Source document
This ensures that the BIOS will always be available and will not be
damaged by disk failures. The BIOS also contains a boot program
that provides the initial instructions to the computer processor at
startup. These initial instructions contained in the boot program
allow the computer to boot itself.
[0004] If the BIOS does not exist or has been corrupted, existing
systems allow the processor to boot from a peripheral component
interconnect (PCI) adapter. This requires a user to open the
housing of the computer to access the PCI adapter. It is typically
undesirable to have a user open the housing of a computer. Even
with trained service personnel, it would be more convenient to boot
the computer without accessing the PCI adapter. This is especially
true with systems having cases that are sealed or difficult to
open, such as notebook computers.
DESCRIPTION OF DRAWINGS
[0005] Features and advantages of the invention will become more
apparent upon reading the following detailed description and upon
reference to the accompanying drawings.
[0006] FIG. 1 illustrates the boot path of a computer according to
the prior art.
[0007] FIG. 2 illustrates the boot path of a computer according to
one embodiment of the present invention.
[0008] FIG. 3 is a flowchart showing the boot process used by a
computer according to one embodiment of the present invention.
DETAILED DESCRIPTION
[0009] FIG. 1 illustrates the boot path 100 of a typical computer
according to the prior art. The boot path includes a central
processing unit (CPU) 105, a chipset 110, and a BIOS EPROM
(erasable programmable read-only memory) 125. When a computer is
first powered on, an initial set of instructions must be executed
to allow the computer to boot itself. The CPU 105 is set to execute
instructions that are located at the top of the computers memory
located within the chipset 110. At power-up, there are typically no
instructions present at these locations. Thus, the computer cycles
forward to the BIOS EPROM 125. The BIOS EPROM 125 contains an
initial set of boot instructions which are transferred to the
chipset 110. The CPU 105 then reads the boot instructions from the
chipset 110 and executes the instructions to boot the computer.
[0010] If the BIOS EPROM 125 is corrupted or missing, the initial
set of boot instructions cannot be executed by the CPU 105. Thus,
the CPU 105 is unable to boot the computer. In this circumstance,
some computers allow the system to boot from the peripheral
component interconnect (PCI) adapter. To accomplish this, hardware
having a PCI interface is connected to the PCI bus. Because
connections to the PCI bus are located on the computers
motherboard, this procedure requires opening the housing of the
computer.
[0011] FIG. 2 illustrates the boot path 200 of a computer according
to one embodiment of the present invention. The boot path 200
includes the CPU 105, a chipset 210, a Universal Serial Bus (USB)
controller 220, a USB device having BIOS instructions 215, and the
BIOS EPROM 125. The USB controller 220 is a bus master device that
can be incorporated within the chipset 210 or may be separate from
the chipset 210. The USB controller 220 may follow the USB
protocol, or may use a different protocol if desired.

Supplied material

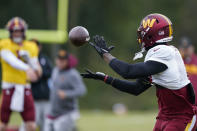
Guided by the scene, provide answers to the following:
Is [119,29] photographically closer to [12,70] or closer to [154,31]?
[12,70]

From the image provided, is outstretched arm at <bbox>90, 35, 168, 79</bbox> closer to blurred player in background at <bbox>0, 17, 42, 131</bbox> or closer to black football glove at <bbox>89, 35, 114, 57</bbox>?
black football glove at <bbox>89, 35, 114, 57</bbox>

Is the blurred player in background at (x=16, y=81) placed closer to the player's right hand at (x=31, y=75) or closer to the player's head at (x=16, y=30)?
the player's head at (x=16, y=30)

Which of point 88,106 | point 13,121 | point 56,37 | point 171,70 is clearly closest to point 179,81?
point 171,70

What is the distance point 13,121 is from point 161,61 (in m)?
9.11

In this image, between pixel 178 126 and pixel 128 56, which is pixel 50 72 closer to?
pixel 178 126

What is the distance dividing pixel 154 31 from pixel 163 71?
404 millimetres

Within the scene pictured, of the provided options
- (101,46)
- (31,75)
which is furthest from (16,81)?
(101,46)

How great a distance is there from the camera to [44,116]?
31.0 ft

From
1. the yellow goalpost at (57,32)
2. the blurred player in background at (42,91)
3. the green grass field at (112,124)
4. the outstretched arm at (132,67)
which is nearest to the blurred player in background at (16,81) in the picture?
the blurred player in background at (42,91)

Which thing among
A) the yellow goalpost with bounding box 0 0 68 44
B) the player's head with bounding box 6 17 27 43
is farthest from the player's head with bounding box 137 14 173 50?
the yellow goalpost with bounding box 0 0 68 44

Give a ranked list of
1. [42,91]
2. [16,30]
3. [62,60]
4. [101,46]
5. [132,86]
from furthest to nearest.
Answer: [42,91] < [62,60] < [16,30] < [132,86] < [101,46]

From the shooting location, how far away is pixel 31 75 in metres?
8.68

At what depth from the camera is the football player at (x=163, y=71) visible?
496 centimetres

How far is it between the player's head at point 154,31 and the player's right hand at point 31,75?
3110mm
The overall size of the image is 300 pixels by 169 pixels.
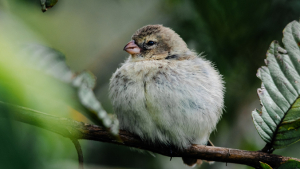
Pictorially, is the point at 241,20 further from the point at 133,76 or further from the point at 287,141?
the point at 287,141

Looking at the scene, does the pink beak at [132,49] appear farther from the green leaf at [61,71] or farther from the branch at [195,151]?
the green leaf at [61,71]

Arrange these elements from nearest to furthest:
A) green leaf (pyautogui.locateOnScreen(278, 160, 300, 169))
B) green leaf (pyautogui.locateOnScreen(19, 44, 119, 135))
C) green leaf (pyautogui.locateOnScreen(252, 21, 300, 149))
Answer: green leaf (pyautogui.locateOnScreen(19, 44, 119, 135))
green leaf (pyautogui.locateOnScreen(278, 160, 300, 169))
green leaf (pyautogui.locateOnScreen(252, 21, 300, 149))

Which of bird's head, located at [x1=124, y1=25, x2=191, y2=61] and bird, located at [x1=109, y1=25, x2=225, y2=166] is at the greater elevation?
bird's head, located at [x1=124, y1=25, x2=191, y2=61]

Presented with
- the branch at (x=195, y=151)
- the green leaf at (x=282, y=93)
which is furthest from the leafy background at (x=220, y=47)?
the green leaf at (x=282, y=93)

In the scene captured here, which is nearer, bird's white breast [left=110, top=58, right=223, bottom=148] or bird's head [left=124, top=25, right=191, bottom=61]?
bird's white breast [left=110, top=58, right=223, bottom=148]

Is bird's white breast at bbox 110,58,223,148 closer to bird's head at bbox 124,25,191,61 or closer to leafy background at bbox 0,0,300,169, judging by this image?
bird's head at bbox 124,25,191,61

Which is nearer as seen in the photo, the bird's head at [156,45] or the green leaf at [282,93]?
the green leaf at [282,93]

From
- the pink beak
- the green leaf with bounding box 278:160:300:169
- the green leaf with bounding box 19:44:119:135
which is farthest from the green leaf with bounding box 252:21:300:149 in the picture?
the pink beak

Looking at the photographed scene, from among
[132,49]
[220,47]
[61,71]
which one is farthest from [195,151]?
[61,71]
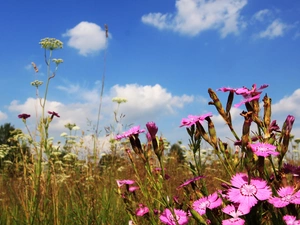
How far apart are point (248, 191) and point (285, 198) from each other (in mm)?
130

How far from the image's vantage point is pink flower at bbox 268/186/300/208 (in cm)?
117

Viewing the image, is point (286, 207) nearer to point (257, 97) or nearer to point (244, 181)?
point (244, 181)

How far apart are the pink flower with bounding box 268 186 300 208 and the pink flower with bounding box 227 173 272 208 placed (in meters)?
0.04

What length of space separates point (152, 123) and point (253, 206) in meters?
0.51

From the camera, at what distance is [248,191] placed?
119cm

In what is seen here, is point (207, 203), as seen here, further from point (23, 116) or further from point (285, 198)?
point (23, 116)

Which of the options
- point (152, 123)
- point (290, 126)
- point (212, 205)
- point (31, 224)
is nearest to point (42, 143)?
point (31, 224)

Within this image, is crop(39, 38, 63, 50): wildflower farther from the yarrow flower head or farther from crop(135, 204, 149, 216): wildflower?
crop(135, 204, 149, 216): wildflower

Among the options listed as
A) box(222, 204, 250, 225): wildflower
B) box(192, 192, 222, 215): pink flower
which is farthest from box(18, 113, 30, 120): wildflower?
box(222, 204, 250, 225): wildflower

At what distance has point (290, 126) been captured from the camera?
1.32m

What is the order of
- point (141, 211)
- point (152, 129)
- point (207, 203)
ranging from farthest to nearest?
point (141, 211), point (152, 129), point (207, 203)

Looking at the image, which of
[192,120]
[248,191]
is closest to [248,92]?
[192,120]

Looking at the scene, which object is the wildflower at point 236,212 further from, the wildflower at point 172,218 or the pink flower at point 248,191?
the wildflower at point 172,218

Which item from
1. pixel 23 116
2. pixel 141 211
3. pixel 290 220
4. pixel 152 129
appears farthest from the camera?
pixel 23 116
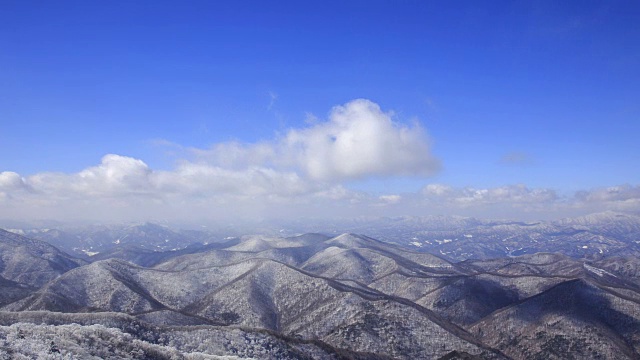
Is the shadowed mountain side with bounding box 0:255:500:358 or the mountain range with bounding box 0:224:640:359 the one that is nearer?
the mountain range with bounding box 0:224:640:359

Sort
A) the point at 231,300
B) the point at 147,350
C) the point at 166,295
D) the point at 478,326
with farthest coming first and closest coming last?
the point at 166,295
the point at 231,300
the point at 478,326
the point at 147,350

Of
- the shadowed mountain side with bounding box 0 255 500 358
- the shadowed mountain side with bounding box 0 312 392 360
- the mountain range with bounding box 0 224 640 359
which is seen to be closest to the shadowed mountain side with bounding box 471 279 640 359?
the mountain range with bounding box 0 224 640 359

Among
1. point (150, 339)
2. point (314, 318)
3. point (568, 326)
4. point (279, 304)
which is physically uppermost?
point (150, 339)

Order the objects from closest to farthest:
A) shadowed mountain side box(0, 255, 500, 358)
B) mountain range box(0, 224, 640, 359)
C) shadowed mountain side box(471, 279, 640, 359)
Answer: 1. mountain range box(0, 224, 640, 359)
2. shadowed mountain side box(0, 255, 500, 358)
3. shadowed mountain side box(471, 279, 640, 359)

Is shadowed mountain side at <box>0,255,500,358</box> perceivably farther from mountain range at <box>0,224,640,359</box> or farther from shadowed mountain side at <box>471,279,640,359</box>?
shadowed mountain side at <box>471,279,640,359</box>

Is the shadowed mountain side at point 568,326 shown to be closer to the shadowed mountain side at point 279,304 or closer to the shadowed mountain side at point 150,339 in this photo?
the shadowed mountain side at point 279,304

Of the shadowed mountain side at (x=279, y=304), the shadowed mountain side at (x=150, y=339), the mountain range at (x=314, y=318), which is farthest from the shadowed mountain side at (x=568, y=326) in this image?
the shadowed mountain side at (x=150, y=339)

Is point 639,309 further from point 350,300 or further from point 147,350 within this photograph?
point 147,350

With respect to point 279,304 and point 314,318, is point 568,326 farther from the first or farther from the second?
point 279,304

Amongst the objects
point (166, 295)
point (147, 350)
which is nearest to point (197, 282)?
point (166, 295)

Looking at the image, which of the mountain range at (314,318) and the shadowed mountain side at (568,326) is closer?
the mountain range at (314,318)

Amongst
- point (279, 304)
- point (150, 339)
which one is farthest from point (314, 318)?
point (150, 339)
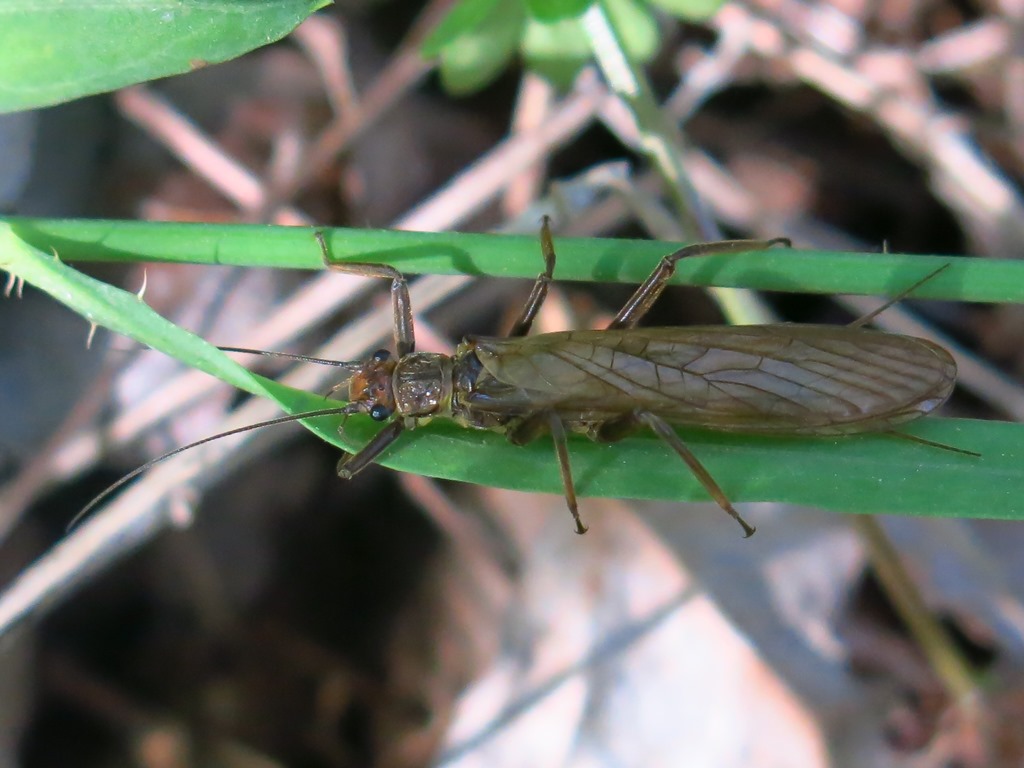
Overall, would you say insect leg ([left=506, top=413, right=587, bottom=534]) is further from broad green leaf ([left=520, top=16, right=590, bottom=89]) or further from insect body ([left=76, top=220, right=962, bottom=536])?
broad green leaf ([left=520, top=16, right=590, bottom=89])

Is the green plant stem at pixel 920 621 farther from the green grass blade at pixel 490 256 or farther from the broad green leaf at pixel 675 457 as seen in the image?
the green grass blade at pixel 490 256

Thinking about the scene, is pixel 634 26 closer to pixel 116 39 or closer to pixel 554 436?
pixel 554 436

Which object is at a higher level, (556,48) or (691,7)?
(556,48)

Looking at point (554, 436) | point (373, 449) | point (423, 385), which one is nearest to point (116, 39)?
point (373, 449)

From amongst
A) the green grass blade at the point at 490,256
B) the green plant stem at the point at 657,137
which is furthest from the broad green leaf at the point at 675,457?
the green plant stem at the point at 657,137

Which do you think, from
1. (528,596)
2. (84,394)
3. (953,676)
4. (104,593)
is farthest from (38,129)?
(953,676)

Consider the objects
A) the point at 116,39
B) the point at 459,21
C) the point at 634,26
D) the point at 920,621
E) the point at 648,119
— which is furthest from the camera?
the point at 920,621
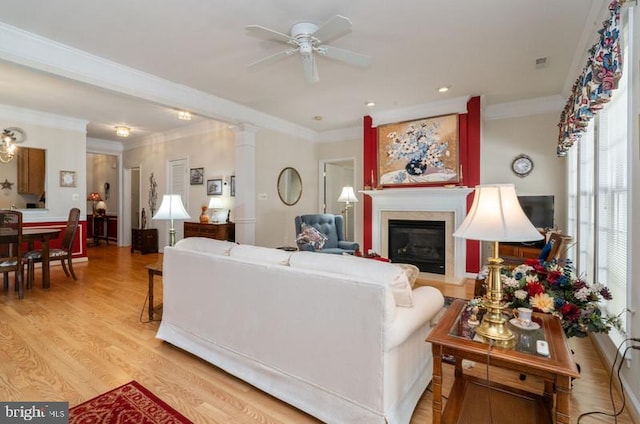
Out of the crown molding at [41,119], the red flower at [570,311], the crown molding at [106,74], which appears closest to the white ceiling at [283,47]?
the crown molding at [106,74]

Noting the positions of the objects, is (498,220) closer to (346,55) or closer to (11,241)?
(346,55)

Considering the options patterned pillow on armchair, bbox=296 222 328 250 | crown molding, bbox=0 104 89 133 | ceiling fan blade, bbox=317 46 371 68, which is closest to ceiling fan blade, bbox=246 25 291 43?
ceiling fan blade, bbox=317 46 371 68

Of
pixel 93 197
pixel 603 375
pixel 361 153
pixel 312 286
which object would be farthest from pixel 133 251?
pixel 603 375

Problem requirements
Write out the part of the patent text starting at "[0004] If the" and ending at "as notebook computers.". The records have no connection to the patent text.

Full answer
[0004] If the BIOS does not exist or has been corrupted, existing
systems allow the processor to boot from a peripheral component
interconnect (PCI) adapter. This requires a user to open the
housing of the computer to access the PCI adapter. It is typically
undesirable to have a user open the housing of a computer. Even
with trained service personnel, it would be more convenient to boot
the computer without accessing the PCI adapter. This is especially
true with systems having cases that are sealed or difficult to
open, such as notebook computers.